Il Collegio Episcopale

Autore: Autori Cristiani

Carissimi Fratelli e Sorelle ,
3. [526] Il ministero apostolico ha un carattere personale, in quanto ognuno dei ministri è chiamato da Cristo e, costituito suo rappresentante, agisce con responsabilità propria. Ma ha anche un carattere collegiale, in quanto i vescovi formano il collegio episcopale intorno al papa e, in modo analogo, i presbìteri formano il presbiterio diocesano sotto l’autorità del vescovo.
[527] Ogni vescovo in quanto tale è membro del collegio episcopale. «L’episcopato è uno e indiviso»nota; «come non vi è che un’unica Chiesa… così non vi è che un unico episcopato rappresentato da una molteplicità di vescovi uniti tra loro». Poiché i vescovi, per il dono dello Spirito, governano come rappresentanti di Cristo, in definitiva c’è un solo Pastore in molti pastori: «Cristo è lui solo che pasce il gregge, ma lo fa impersonandosi nei singoli pastori» e «tutti i pastori si identificano con la persona di uno solo, sono una cosa sola». All’interno della comunione in Cristo di tutti i fedeli, vi è una speciale comunione dei pastori.

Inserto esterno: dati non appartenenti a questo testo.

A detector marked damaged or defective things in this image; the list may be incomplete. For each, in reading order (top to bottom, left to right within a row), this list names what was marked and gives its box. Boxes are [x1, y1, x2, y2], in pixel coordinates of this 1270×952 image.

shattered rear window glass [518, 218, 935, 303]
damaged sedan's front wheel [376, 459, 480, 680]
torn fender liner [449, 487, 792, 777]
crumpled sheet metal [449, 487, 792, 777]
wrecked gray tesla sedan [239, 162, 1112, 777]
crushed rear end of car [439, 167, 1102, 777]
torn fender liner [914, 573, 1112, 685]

Il collegio è formato dai vescovi insieme al papa e ha «piena e suprema potestà su tutta la Chiesa… In quanto composto da molti, sta ad esprimere la varietà e l’universalità del popolo di Dio; in quanto raccolto sotto un solo capo, sta ad esprimere l’unità del gregge di Cristo»nota. Così viene promossa la comunione pluriforme, dinamica e tesa alla mondialità; viene garantita una maggiore ricchezza nell’insegnamento.
[528] La natura collegiale dell’episcopato si manifesta concretamente nei vincoli visibili di fede, di carità, di disciplina e di corresponsabilità pastorale, in alcune istituzioni come i patriarcati o le conferenze episcopali, in alcuni avvenimenti come la concelebrazione dell’ordinazione, i sinodi e soprattutto i concili ecumenici.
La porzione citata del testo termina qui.